**Exercise brief**
Extract, word for word, the stretch of lines from the one containing "in the image?" through the end of the lines below. Omit any pictures from your answer.

Collected data
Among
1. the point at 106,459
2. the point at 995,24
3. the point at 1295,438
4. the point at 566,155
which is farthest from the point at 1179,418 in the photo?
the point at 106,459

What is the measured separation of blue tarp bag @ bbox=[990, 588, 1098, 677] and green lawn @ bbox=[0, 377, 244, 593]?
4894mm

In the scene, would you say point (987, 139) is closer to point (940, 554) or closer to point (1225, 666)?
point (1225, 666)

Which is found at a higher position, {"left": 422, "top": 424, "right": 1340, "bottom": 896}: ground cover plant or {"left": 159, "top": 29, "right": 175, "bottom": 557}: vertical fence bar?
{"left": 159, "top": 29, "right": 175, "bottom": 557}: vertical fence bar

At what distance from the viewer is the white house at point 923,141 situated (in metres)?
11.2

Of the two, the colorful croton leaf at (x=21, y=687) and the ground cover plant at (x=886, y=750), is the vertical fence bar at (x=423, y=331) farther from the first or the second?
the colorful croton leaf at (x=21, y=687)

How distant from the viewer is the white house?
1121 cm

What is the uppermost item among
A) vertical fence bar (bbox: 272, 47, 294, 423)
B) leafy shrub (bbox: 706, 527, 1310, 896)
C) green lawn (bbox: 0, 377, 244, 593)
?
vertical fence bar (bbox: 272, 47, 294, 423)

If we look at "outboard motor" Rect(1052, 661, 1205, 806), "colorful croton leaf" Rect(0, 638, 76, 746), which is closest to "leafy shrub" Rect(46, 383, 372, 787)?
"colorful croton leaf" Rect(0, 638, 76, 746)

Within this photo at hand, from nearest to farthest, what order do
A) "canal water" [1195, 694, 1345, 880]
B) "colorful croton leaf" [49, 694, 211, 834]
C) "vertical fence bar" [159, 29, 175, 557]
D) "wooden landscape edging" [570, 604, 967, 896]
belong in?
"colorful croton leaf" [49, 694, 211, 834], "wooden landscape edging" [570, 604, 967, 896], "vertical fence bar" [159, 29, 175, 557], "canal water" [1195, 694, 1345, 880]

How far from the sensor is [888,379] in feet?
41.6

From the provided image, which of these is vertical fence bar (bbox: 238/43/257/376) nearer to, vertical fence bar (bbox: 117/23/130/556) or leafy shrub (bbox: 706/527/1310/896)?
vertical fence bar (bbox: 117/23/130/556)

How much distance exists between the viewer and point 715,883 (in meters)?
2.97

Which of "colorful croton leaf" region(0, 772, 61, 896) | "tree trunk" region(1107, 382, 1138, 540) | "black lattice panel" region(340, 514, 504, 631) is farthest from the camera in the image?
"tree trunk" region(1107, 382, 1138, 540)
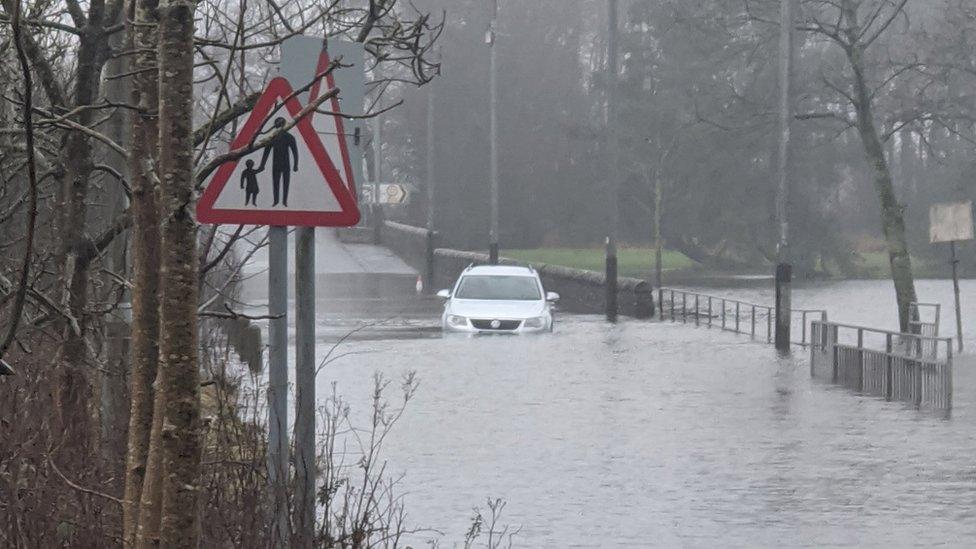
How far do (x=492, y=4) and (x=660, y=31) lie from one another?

**Answer for this exercise**
Which of "colorful croton leaf" region(0, 772, 61, 896) | "tree trunk" region(1107, 382, 1138, 540) | "black lattice panel" region(340, 514, 504, 631) is farthest from the camera in the image?
"tree trunk" region(1107, 382, 1138, 540)
How far do (x=492, y=4) and (x=660, y=31) lie from one another?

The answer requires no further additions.